Laik cumhuriyetin çağdaş kurumlarının içini boşaltıp devleti dönüştürüyorlar.Devrim Yasaları’nı çiğneyerek laik eğitim kurumlarını medreseleştiriyorlar.Okulları İmam-Hatipleştiriyorlar.Okullardan Atatürk’ün “Gençliğe Hitabe”sini,kamu kurumlarından onun fotoğraflarını indiriyorlar.Yurdun çeşitli yörelerinde Atatürk heykellerine saldırıyorlar.Malkara’da Atatürk heykelinin elektrik direğine asıldığı haberinden sonra ,dün de İzmir’de adliye binasının duvarlarındaki  Atatürk fotoğraflarının yerlere atıldığı haberini okuyarak kahrolduk.

Kurtarıcı Atatürk,ulusun hafızasından silinmeye çalışılırken onun tepelediği işbirlikçi hainler vatansever-dindar ilan edilerek anıtlaştırılıyorlar.Bunlar millete,haksızlıklara uğramış masumlar,Cumhuriyetin zulmünü görmüş mazlumlar olarak takdim ediliyorlar.
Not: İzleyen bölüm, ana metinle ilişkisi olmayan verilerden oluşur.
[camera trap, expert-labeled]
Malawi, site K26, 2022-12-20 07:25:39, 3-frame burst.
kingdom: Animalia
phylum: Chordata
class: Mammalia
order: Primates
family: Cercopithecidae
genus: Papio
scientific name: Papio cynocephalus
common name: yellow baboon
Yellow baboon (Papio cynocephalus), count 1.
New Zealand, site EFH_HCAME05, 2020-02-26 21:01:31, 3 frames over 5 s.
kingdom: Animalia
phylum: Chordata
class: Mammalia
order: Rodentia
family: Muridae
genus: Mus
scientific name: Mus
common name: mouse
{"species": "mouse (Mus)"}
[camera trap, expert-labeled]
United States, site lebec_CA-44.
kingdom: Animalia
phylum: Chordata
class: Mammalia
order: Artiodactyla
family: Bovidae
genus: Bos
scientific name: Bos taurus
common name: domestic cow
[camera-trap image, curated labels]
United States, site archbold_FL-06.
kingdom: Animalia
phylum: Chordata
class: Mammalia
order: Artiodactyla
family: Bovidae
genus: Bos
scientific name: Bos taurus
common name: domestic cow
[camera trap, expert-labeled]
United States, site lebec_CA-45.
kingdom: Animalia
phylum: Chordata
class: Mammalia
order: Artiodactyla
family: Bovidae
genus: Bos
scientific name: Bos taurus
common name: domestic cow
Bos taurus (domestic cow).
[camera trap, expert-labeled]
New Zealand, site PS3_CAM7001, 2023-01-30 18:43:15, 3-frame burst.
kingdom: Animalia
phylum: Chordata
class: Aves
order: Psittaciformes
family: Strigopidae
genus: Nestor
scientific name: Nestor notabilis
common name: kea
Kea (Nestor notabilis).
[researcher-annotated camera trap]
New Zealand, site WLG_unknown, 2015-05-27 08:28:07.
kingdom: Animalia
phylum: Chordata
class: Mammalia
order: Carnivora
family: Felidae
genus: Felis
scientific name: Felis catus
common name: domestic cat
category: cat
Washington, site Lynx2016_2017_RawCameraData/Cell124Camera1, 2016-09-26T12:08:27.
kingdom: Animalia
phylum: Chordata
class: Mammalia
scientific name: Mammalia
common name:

Kurtuluş Savaşı’mızı ve cumhuriyet tarihimizi anlatan hangi kaynağa bakılırsa bakılsın,İngiliz işbirlikçisi hain ve  genç cumhuriyete başkaldıran asi olarak tescillenen Şeyh Sait’in heykeli dikiliyor.Aynı yolun yolcusu olduğu için İstiklal Mahkemesi’nce vatana ihanetten idam edilen İskilipli Atıf Hoca’nın öcü alınmak istercesine,Türkiye Cumhuriyeti devleti tarafından yapılan bir hastaneye onun adı  veriliyor.Böylece,Atatürk’e karşı bu hainlerin safında yer alınarak topluma,Atatürk’ün suç işlediği,dindarlara zulmettiği  yalanı söylenmek   isteniyor.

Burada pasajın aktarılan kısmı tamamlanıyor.